**Aufgabe:**
Schreiben Sie aus dem Lesetext über die Aufarbeitung von Missbrauchsfällen in der katholischen Kirche den Abschnitt von „Historisch sei dieser“ bis einschließlich „Klöster und Ordensgemeinschaften.“ wortgetreu ab.

Die katholische Kirche will Missbrauchsfälle im kirchlichen Umfeld jetzt von einer unabhängigen Stelle aufarbeiten lassen. Ein Jahr lang steigen Historikerinnen und Historiker quer durch die Schweiz in Geheimarchive, sprechen mit Priestern und Missbrauchsopfern. Darauf haben sich Kirchenvertreter und die Projektleiterinnen geeinigt. Auch Opferverbände sind ins Pilotprojekt involviert.
Es habe länger gedauert als in anderen Ländern, aber jetzt wolle auch die katholische Kirche in der Schweiz dieses dunkle Kapitel beleuchten, sagt Joseph Bonnemain, Bischof von Chur und innerhalb der Bischofskonferenz zuständig für das Thema sexuelle Übergriffe.
«In der Vergangenheit wurden die Opfer nicht ernst genommen, ja im Stich gelassen. Die Täter wurden geschützt und nicht bestraft. Es geht darum, diese erlittene Ungerechtigkeit wiedergutzumachen. Nur wenn wir all das schonungslos aufdecken und benennen, tragen wir zur Gerechtigkeit bei.»
Die Opfer wurden nicht ernst genommen, ja im Stich gelassen. Die Täter wurden geschützt und nicht bestraft.
Historisch sei dieser Schritt für die katholische Kirche in der Schweiz, so Bischof Bonnemain, weil sämtliche Vertreter und Organisationen der Kirche der Aufarbeitung zugestimmt hätten. Also neben der Bischofskonferenz auch die Kantonalkirchen sowie die Klöster und Ordensgemeinschaften.

**Gegebene Daten:**
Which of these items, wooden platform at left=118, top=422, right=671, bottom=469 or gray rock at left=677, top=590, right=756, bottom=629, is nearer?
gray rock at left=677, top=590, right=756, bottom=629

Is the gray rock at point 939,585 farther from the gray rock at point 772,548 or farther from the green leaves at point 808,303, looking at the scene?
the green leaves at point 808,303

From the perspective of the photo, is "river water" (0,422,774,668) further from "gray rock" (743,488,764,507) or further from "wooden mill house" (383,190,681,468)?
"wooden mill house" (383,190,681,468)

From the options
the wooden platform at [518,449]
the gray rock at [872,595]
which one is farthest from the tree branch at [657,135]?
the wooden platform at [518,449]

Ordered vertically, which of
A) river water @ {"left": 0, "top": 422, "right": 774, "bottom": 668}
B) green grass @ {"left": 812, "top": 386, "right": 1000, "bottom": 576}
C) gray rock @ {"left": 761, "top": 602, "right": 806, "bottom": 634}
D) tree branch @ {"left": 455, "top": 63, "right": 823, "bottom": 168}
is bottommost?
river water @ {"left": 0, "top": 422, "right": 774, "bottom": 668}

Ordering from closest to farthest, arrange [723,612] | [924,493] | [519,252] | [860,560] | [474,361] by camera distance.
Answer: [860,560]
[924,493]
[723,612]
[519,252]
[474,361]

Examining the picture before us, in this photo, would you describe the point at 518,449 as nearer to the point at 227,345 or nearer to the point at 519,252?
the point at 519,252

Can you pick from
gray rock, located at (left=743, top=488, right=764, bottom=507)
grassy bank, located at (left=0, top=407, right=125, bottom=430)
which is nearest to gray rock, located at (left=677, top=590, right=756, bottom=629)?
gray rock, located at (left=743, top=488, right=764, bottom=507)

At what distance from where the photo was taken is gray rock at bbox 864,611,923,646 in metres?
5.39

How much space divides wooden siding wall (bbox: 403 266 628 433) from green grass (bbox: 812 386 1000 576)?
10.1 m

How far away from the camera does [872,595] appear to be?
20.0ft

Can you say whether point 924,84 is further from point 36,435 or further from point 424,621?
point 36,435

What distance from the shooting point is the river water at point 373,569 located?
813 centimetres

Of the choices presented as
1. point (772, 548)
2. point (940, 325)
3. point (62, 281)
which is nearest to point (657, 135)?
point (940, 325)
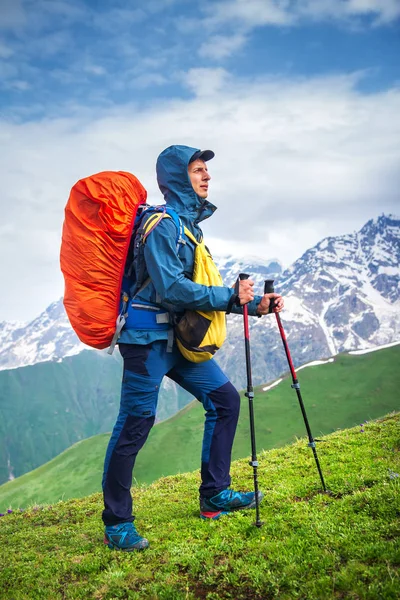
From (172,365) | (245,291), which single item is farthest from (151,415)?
(245,291)

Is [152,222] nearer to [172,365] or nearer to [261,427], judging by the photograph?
[172,365]

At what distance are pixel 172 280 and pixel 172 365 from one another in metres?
1.34

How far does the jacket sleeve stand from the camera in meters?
5.91

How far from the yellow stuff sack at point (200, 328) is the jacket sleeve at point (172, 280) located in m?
0.20

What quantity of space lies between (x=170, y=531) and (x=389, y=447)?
4.56 m

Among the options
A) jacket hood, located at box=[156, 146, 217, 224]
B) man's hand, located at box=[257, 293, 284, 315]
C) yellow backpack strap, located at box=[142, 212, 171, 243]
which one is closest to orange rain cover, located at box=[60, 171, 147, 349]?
yellow backpack strap, located at box=[142, 212, 171, 243]

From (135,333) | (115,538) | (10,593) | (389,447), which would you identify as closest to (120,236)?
(135,333)

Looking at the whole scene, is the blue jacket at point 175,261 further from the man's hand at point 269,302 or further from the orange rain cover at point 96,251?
the orange rain cover at point 96,251

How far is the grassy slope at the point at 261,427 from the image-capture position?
1272 inches

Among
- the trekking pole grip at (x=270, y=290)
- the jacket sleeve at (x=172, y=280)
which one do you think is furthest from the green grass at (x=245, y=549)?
the jacket sleeve at (x=172, y=280)

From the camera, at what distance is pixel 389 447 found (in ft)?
27.4

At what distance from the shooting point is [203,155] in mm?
7102

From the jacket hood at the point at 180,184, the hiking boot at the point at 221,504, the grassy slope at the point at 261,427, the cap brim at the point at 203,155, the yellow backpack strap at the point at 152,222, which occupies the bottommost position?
the grassy slope at the point at 261,427

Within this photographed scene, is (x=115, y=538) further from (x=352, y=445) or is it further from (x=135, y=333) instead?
(x=352, y=445)
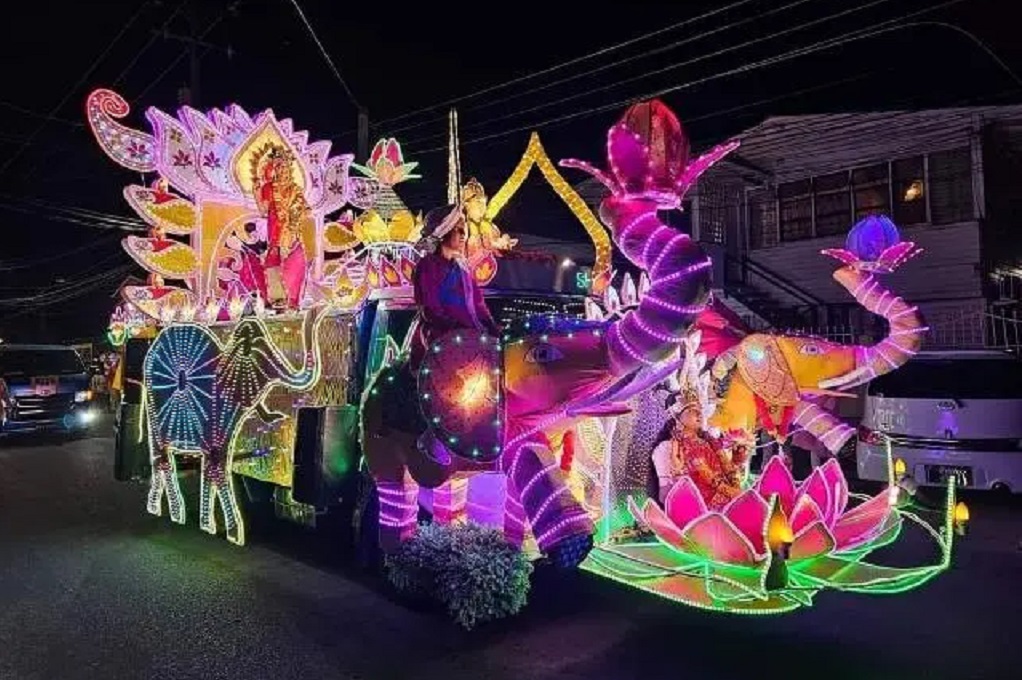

**Lösung:**
Historisch sei dieser Schritt für die katholische Kirche in der Schweiz, so Bischof Bonnemain, weil sämtliche Vertreter und Organisationen der Kirche der Aufarbeitung zugestimmt hätten. Also neben der Bischofskonferenz auch die Kantonalkirchen sowie die Klöster und Ordensgemeinschaften.